General

Prev Next

Available in VPC

This guide describes how to create and manage a GPU Server from the NAVER Cloud Platform console.
For more information on how to create and manage KVM-based GPU servers, see KVM GPU.

Note
  • Set up redundancy between server zones to ensure continuity of service without interruption in the event of unexpected server malfunctions or scheduled change operations. See Load Balancer overview to set up redundancy.
  • NAVER Cloud Platform provides a High Availability (HA) structure to prepare for failures in the physical server, such as memory, CPU, and power supply.

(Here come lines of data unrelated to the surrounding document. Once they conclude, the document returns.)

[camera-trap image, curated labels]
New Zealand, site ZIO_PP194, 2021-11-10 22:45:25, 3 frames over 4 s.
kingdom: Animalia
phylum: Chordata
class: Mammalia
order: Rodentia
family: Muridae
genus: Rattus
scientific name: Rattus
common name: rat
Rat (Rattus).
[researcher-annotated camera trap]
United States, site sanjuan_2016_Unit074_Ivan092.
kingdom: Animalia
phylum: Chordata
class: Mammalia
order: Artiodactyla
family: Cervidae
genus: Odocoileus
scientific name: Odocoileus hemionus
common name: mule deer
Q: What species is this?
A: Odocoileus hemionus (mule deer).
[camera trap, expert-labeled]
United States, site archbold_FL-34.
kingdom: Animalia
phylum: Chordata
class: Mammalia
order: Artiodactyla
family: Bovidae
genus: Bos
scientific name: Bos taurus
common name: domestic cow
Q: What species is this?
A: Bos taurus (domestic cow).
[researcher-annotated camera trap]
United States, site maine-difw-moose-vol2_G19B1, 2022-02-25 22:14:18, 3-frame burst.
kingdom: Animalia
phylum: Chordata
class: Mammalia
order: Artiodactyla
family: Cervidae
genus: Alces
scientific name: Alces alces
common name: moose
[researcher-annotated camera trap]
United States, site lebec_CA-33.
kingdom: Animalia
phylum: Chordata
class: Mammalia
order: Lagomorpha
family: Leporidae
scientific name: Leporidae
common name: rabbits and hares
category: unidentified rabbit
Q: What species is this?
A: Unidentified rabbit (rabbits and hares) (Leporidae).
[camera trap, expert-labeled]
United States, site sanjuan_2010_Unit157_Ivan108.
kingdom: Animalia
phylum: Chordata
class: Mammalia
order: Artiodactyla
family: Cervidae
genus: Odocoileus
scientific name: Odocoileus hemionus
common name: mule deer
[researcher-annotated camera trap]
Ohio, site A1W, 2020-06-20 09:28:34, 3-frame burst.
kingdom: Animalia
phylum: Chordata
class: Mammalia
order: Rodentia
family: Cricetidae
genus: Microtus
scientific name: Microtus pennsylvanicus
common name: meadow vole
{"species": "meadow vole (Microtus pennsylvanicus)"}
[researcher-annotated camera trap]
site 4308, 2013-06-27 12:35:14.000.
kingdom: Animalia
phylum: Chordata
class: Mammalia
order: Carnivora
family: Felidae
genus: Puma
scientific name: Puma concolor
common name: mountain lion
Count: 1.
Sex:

HA is a policy for preventing hardware failures from expanding to the Virtual Machine (VM) server. It supports Live Migration, which automatically migrates the VM on the host server to another secure host server when a failure occurs in the aforementioned host server. However, the VM server is rebooted when an error occurs where Live Migration cannot be initiated. If you are operating a service with a single VM server, server restarts can cause service outages. To reduce the frequency of such failures, it is recommended to implement VM server redundancy as described in the guidance above.

Check server information

You can view the GPU Server information in the same way as viewing regular server information. For more information, see Check server information.

Caution

In the case of GPU Servers, fees are charged even when the server is stopped.

Create server

You can create an GPU server in i_menu > Services > Compute > Server on the VPC environment console. For more information, see Create server.

Note
  • Company members can create up to 5 GPU Servers. If you need more GPU Servers or if you are an individual member who needs to create a GPU Server, check the FAQs and submit an inquiry to Customer Support.

Manage server

You can manage a GPU Server and change its settings in the same way as for a regular server. For more information, see Manage server.

Note
  • The specifications of a GPU Server can be changed only through a server of the same type.
  • Once a GPU Server is created, it cannot be converted into a regular server by removing the GPU. To change to a regular server, you need to create a server image and use the image to create a new regular server.
  • You can use the server image created in a regular server to create a GPU Server.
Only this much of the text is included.